I’ve got a little revelation – For a while I have alluded to a Twitter conversation where two users who are African fiction book lovers were arguing whether a particular writer was a good writer or a good storyteller. That writer was Niq Mhlongo. They could not reach an agreement but I always knew on which side of the divide I belonged. Dog Eat Dog is Niq Mhlongo’s debut which was published 20 years ago. I wanted to add a reread to my 2024 TBR and chose it for the special nostalgic memories it holds. I read it weeks after it was published and that period holds special memories for me.  Rereading it brings back those memories but while this review is not about the time when I first read it, previous memories play a part in rereads. One thing that is obvious in rereading Dog Eat Dog is how much Niq Mhlongo has grown as a writer. Dog Eat Dog is a post-apartheid novel that is set in 1994, and apartheid has just ended. Racial integration has just begun and non-segregation is becoming the mantra of public institutions. In it, the protagonist Dingz, is a young black Wits University student from a poverty-stricken family, whose mother single-handedly supports nine children (including grandchildren) from her pension. The basis of the story is how Dingz navigates life as a fresh undergraduate while being disenfranchised when his expected bursary does not come through and the new South Africa is unfolding. A new South Africa where the past holds back a typical black South African like Dingz and prevalent social issues like xenophobia, crime, HIV/AIDS and racism are at play.

Rereading Dog Eat Dog, there is a lot of fun and witty dialogue but the story is lacking in rigour and substance.
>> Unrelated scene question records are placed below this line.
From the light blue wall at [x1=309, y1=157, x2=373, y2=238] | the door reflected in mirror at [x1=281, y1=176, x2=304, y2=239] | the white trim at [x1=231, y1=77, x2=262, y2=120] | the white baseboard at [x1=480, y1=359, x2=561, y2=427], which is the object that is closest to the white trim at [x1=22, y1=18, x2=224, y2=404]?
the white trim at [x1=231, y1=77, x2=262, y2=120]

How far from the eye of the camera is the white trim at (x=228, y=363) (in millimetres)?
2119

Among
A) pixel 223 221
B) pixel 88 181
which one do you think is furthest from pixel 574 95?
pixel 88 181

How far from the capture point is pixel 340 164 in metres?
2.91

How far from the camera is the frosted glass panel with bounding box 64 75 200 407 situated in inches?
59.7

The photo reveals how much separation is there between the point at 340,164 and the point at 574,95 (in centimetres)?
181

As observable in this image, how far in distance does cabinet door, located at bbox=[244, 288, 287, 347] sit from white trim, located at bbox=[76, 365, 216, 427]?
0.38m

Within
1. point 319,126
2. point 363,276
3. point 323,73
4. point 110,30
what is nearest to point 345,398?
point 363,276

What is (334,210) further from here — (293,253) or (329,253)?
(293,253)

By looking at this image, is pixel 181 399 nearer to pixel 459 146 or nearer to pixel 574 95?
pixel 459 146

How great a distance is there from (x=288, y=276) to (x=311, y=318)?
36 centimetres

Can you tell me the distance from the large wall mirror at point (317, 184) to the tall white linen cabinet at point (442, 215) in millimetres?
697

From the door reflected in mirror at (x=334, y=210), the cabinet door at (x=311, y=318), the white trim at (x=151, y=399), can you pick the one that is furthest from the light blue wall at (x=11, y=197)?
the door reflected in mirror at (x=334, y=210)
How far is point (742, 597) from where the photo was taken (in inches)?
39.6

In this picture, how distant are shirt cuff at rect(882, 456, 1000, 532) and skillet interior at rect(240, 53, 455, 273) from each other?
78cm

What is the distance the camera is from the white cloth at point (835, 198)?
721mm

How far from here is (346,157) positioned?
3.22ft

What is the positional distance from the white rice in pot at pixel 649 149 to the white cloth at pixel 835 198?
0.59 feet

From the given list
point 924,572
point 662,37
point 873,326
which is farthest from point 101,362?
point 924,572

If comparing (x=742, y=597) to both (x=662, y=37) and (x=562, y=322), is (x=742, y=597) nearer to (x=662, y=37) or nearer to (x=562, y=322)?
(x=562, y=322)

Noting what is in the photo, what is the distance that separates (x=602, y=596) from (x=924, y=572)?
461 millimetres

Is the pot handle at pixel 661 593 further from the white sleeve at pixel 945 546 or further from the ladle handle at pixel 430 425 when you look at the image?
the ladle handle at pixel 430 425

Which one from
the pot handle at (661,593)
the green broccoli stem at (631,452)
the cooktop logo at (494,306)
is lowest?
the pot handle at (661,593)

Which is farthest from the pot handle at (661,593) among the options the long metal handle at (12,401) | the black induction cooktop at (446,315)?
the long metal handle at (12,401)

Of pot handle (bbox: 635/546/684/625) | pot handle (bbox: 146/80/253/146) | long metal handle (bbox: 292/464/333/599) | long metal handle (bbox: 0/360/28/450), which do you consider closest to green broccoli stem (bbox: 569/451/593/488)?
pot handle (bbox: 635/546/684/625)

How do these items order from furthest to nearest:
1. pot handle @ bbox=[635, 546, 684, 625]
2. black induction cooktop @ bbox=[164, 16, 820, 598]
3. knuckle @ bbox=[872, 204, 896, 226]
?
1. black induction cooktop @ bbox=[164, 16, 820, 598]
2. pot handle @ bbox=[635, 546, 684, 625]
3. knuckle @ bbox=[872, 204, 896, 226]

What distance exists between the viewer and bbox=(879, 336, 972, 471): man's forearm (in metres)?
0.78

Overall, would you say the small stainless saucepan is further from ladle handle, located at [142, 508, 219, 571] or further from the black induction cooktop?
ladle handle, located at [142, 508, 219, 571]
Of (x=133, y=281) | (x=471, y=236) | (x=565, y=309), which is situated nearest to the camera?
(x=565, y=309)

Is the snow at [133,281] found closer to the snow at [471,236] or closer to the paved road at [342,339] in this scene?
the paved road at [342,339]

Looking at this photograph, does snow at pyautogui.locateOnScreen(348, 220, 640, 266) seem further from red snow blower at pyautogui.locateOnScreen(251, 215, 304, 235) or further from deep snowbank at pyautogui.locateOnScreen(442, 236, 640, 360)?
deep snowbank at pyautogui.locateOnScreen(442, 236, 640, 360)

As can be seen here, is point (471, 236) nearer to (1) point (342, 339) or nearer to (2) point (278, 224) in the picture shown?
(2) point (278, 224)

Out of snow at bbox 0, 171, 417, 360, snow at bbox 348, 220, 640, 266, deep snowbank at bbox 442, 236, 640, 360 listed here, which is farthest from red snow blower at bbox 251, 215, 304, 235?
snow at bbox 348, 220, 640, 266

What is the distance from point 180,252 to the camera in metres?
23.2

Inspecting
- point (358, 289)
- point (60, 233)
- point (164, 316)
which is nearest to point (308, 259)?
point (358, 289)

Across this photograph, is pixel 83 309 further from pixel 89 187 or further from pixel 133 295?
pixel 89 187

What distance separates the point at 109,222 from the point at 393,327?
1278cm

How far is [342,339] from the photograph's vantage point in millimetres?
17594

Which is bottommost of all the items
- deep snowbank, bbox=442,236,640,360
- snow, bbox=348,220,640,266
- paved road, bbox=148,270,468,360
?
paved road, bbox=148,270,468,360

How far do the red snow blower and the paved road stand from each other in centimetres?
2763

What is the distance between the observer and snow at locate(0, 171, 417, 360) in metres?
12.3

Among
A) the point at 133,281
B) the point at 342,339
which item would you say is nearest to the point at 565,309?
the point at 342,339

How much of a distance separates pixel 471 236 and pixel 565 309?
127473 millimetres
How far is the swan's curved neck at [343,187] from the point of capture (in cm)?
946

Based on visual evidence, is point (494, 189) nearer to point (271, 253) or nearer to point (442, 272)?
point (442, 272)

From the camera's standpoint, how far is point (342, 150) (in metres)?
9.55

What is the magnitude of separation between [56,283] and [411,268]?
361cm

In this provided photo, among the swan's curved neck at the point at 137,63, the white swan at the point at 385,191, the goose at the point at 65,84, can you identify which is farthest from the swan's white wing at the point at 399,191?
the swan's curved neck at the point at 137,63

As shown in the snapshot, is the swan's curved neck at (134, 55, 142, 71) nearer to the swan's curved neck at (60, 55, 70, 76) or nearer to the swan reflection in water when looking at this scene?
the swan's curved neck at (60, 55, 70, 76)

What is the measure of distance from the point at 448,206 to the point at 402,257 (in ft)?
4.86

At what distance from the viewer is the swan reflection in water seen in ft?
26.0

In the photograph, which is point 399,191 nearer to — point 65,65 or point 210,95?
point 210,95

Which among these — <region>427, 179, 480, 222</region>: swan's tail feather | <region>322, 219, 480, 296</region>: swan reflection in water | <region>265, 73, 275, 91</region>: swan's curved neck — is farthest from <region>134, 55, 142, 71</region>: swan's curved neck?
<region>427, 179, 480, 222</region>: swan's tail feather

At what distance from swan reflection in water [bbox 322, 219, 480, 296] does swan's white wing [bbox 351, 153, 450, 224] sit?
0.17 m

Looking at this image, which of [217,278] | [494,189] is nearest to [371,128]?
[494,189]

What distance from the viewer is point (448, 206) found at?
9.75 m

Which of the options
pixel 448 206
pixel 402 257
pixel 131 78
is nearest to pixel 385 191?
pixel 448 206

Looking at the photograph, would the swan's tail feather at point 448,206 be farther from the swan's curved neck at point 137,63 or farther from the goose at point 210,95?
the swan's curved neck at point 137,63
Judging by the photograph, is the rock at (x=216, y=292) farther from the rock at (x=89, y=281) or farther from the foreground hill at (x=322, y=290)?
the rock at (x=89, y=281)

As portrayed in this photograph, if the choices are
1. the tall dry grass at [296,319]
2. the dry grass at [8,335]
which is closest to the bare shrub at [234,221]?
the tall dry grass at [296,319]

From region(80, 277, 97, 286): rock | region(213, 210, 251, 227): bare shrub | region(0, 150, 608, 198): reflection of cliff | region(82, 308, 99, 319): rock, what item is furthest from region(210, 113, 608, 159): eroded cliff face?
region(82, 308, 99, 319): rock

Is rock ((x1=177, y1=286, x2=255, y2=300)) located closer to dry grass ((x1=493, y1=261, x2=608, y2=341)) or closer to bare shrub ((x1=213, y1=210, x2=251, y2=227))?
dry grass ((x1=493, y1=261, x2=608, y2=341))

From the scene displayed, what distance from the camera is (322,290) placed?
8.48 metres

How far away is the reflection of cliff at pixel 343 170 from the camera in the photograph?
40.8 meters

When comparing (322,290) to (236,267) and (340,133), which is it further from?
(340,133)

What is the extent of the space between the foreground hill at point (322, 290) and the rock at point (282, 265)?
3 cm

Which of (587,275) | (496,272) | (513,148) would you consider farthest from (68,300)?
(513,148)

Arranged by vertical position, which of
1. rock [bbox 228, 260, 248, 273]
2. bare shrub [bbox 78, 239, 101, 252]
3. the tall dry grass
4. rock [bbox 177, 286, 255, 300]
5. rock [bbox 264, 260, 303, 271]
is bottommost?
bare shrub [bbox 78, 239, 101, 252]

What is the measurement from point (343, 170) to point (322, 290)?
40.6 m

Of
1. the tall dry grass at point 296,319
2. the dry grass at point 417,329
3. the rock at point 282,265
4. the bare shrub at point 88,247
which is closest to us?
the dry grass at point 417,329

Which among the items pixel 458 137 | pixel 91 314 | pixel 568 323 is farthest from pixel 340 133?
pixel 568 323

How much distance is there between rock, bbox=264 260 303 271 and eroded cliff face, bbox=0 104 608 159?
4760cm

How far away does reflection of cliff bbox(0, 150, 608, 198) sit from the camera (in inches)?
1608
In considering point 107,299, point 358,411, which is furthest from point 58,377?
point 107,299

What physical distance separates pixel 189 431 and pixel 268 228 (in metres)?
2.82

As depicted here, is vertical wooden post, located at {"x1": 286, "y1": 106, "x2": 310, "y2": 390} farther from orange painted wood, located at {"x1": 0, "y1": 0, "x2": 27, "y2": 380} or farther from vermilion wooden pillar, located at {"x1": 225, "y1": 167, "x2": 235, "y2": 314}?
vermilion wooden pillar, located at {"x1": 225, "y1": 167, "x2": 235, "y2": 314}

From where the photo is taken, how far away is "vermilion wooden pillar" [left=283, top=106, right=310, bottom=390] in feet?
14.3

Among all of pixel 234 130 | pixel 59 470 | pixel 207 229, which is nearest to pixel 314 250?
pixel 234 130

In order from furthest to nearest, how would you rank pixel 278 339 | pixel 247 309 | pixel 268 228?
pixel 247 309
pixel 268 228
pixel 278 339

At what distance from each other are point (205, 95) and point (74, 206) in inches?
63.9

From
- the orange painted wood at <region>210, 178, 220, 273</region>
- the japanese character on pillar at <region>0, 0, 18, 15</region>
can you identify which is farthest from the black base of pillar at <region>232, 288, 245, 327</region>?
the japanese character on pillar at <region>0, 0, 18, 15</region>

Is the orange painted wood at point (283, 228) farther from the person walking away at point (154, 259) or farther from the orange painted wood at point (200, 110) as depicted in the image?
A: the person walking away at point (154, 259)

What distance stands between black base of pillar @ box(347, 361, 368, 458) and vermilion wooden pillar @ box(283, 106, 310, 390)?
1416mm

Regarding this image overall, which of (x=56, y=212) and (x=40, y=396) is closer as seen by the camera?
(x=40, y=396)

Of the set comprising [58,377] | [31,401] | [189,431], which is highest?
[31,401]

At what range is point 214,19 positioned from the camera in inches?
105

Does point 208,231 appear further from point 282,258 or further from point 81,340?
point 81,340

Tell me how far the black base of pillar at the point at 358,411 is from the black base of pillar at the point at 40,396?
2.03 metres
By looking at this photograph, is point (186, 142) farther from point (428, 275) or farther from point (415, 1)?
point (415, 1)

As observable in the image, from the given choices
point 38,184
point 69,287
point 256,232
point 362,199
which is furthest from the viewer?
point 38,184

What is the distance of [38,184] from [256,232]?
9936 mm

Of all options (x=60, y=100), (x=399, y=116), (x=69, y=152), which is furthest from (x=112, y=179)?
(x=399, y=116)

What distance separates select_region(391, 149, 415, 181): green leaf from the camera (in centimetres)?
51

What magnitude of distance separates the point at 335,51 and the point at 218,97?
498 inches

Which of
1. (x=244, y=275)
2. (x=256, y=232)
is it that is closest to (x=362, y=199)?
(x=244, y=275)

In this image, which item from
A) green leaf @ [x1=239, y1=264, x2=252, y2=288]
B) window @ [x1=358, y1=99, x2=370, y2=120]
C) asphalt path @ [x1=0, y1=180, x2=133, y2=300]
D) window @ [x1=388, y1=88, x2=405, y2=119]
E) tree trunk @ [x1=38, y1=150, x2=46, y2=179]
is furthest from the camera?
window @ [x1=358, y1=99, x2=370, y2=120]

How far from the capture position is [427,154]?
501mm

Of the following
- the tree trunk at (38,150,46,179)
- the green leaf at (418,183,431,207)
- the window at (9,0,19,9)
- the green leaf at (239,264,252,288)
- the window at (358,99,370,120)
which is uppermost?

The characters are barely developed and Dingz stumbles from one drinking session to a sexcapade to another drinking session. His academics are almost irrelevant in the scheme of things and he just seems to cruise through with little effect either way. The strength of Dog Eat Dog is not in its story (which is almost nonexistent), or even in its characters, but in its setting and descriptions of place. The description of the Soweto and larger Joburg environs is spot on. This is one aspect of Niq’s work that has been excellent from day one. No one describes or sets a story in South African townships any better. His subsequent works have been a marked improvement on Dog Eat Dog in terms of plot development and character development. This reread has satisfied a nostalgic itch but I’ll rather recommend his later works.